Work instruction 1:
Extract the passage on New York taxi trips word for word, from "The middle of" to "that use it.".
Work instruction 2:
Answer these questions using the passage on New York taxi trips below.
(a) In what year did the Taxi and Limousine Commission vote to raise the flat-rate fee between Manhattan and JFK Airport?
(b) Which road out of Midtown is used mostly for pick ups?
(c) Which place to the west of Manhattan consists almost exclusively of drop-offs once airport journeys are filtered out?

Passage provided:
::::::::::

As we might have expected, clusters around the airports are clearly visible, with JFK in the bottom right and LaGuardia just right of the centre. Trips to and from the airports often demand a fixed rate and are very popular, resulting in a high density of journeys. The fact that the Taxi and Limousine Commission voted to raise the flat-rate fee between Manhattan and JFK Airport from \$45 to \$52 in 2012 backs up our findings.

The middle of Manhattan mostly contains drop-offs and the bright orange I-495 out of Midtown is used mostly for pick ups. This could be because it is much quicker for passengers to flag down taxis here than further into the Boroughs given the number of taxis that use it.

After filtering journeys starting or ending at any of the airports, Jersey City to the west of Manhattan has a higher intensity and consists of almost exclusively of drop-offs. Although Jersey City isn't that far away from Manhattan island, the fact that it is in a different state and subsequent trips are difficult for drivers to find means these trips are also charged at a higher fixed rate.

Tip Percentage as a function of time

The average tip percentage for each month in the dataset is plotted below.

::::::::::

Information provided:

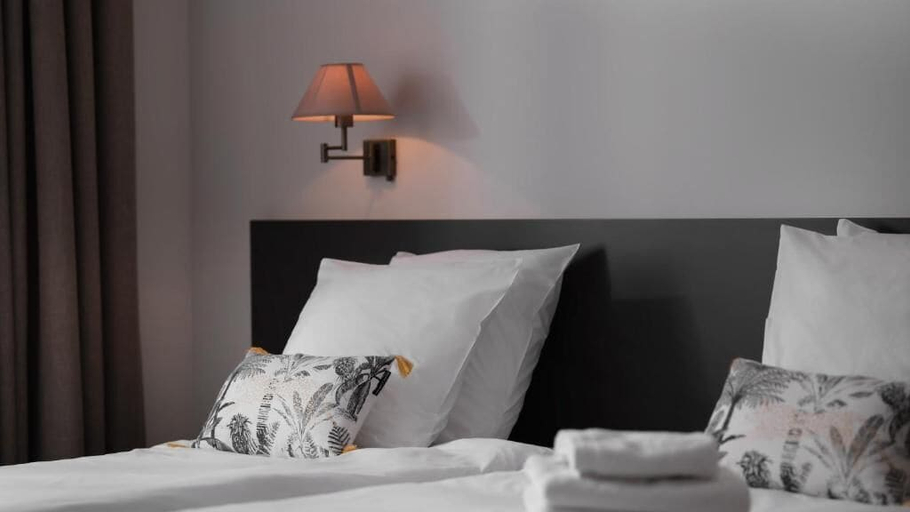 Room 4, Hôtel Le 24, Liège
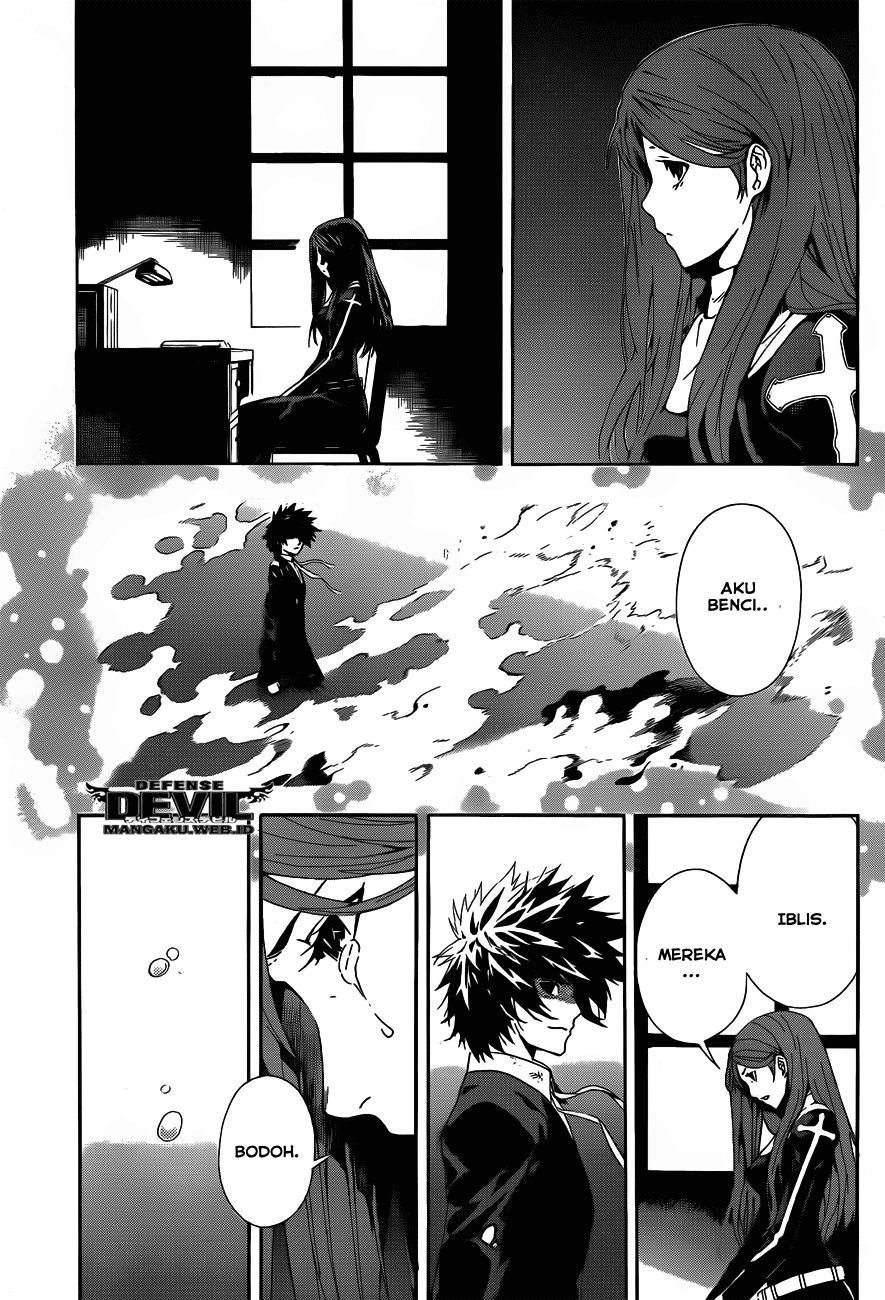 Chapter 99 - halaman 19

::::::::::

Task answer 1:
The middle of Manhattan mostly contains drop-offs and the bright orange I-495 out of Midtown is used mostly for pick ups. This could be because it is much quicker for passengers to flag down taxis here than further into the Boroughs given the number of taxis that use it.

Task answer 2:
(a) 2012
(b) The I-495
(c) Jersey City